**Task A**:
Gather every line of the listing below that contains the string "instances".

**Quoted text**:
Seen and Heard

Seen at the Movies:

Steven Spielberg’s The Terminal is enjoyable in parts, but something seems off about it from almost the beginning. Loosely inspired by the real-life case of an Iranian man who has been living in a Paris airport terminal since 1988, the film stars Tom Hanks as an Eastern European traveler who is stuck in Kennedy Airport after his country undergoes a coup, rendering him stateless. He wanders the international terminal, eating crackers and ketchup, learning English at Borders, and putting benches together to sleep. Eventually, he makes friends with the (mostly immigrant) airport workers, gets off-the-books construction work, and falls in love with flight attendant Catherine Zeta-Jones. As the months drag on, he becomes the bane of security official Stanley Tucci.


The Terminal: Merrick Morton/Dreamworks LLC

In retrospect, Spielberg may the wrong director for this material, which seems rife with Kafkaesque, black comic possibilities. (The screenplay, by Sacha Gervasi and Jeff Nathanson, has undoubtedly evolved substantially from the original story by Truman Show writer Andrew Niccol.) Instead, the filmmaker makes something largely warm and cuddly out of the scenario, providing a Moscow on the Hudson-style celebration of immigrants in America, and laying on the goo in the almost-romance between Hanks and Zeta-Jones. Hanks is charming and persuasive as a heavily accented Balkan, and he carries the movie effortlessly. But Zeta-Jones treats her terrible role (the character is mired in a degrading relationship with a married man) like a momentary distraction, and Tucci is nothing more than a one-note authority figure, the kind of villain who often crops up in the Spielberg universe.

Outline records
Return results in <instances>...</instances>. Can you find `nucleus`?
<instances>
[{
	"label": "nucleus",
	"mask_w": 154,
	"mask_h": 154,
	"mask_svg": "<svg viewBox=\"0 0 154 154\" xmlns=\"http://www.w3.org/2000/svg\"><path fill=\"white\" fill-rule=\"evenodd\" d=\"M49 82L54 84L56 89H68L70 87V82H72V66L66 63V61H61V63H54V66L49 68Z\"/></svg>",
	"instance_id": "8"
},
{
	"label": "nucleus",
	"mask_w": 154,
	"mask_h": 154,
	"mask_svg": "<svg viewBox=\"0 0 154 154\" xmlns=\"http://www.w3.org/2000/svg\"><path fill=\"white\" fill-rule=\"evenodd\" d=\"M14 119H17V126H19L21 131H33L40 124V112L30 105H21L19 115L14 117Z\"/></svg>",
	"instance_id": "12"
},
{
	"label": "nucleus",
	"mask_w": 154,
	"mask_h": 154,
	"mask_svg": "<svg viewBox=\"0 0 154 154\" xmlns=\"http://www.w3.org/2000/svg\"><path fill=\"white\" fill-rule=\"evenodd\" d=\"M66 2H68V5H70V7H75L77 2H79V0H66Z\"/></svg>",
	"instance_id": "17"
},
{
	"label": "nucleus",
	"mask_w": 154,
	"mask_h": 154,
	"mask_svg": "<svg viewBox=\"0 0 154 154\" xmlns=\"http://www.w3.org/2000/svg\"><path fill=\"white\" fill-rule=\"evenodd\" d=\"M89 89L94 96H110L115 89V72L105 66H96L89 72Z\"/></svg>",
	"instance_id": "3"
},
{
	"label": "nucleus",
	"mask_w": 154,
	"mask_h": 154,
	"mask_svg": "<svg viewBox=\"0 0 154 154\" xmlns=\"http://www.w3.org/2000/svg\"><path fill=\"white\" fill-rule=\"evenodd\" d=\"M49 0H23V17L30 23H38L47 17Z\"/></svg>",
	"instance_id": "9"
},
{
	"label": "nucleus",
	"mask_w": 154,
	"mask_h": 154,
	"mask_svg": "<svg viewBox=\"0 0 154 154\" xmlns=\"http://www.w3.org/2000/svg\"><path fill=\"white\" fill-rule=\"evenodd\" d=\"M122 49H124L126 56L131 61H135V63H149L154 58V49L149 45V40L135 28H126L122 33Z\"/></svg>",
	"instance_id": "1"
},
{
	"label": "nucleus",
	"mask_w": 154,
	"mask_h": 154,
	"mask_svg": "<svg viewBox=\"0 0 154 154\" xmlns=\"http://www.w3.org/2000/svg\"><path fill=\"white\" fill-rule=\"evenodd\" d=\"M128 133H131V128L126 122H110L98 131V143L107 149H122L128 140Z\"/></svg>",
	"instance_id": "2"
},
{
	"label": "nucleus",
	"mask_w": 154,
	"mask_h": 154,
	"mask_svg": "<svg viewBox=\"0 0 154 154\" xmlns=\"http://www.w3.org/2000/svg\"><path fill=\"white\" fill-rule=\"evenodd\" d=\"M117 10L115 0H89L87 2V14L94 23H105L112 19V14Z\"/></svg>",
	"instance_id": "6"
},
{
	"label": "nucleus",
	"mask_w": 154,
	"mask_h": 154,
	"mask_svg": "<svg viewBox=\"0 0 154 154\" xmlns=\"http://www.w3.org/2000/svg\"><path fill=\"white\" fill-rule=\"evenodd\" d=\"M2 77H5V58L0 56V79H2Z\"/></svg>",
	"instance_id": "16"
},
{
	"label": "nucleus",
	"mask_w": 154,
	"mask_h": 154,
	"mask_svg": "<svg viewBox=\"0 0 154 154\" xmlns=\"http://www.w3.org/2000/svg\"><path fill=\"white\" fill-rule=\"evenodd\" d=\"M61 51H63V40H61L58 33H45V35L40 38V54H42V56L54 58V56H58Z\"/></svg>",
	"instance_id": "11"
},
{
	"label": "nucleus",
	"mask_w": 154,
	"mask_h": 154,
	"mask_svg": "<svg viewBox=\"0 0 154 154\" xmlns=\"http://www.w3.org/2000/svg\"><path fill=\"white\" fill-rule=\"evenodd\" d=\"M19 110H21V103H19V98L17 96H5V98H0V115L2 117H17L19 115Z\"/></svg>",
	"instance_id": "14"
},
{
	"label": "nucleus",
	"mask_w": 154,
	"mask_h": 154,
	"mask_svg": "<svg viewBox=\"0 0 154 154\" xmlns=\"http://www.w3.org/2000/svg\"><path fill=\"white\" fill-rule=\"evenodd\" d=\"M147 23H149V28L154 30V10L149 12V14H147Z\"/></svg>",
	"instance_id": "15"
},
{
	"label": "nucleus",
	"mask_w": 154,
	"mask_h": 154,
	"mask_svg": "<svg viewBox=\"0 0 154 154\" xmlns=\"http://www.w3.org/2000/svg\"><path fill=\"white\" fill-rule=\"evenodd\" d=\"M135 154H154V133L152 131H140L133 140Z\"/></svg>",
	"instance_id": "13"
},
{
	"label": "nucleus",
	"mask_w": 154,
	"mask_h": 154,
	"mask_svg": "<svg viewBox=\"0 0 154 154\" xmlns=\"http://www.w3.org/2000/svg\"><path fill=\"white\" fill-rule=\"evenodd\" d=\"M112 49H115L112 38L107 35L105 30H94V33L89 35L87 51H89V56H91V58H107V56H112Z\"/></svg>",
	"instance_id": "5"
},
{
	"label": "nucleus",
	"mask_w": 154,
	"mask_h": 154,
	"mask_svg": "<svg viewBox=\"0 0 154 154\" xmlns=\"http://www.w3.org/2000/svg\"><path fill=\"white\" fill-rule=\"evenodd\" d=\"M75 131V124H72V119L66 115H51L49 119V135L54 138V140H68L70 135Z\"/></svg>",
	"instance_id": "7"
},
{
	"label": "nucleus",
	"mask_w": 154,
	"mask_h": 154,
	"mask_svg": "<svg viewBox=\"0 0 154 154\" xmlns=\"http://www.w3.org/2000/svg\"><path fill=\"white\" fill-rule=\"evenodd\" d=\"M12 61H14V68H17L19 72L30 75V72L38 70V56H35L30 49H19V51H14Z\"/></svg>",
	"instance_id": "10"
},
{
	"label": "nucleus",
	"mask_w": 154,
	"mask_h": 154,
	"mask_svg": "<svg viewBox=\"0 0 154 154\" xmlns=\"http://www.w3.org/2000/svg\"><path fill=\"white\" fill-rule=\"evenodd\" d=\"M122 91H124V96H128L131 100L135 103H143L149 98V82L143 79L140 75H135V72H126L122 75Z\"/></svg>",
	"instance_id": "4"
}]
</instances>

**Task B**:
Answer these from the review of The Terminal above, one answer per line:
(i) Where has the Iranian man from the real-life case been living since 1988?
(ii) Who wrote the original story the film came from?
(iii) What does the Hanks character eat while he wanders the international terminal?

**Result A**:
Return results in <instances>...</instances>. Can you find `nucleus`?
<instances>
</instances>

**Result B**:
(i) In a Paris airport terminal.
(ii) Andrew Niccol.
(iii) Crackers and ketchup.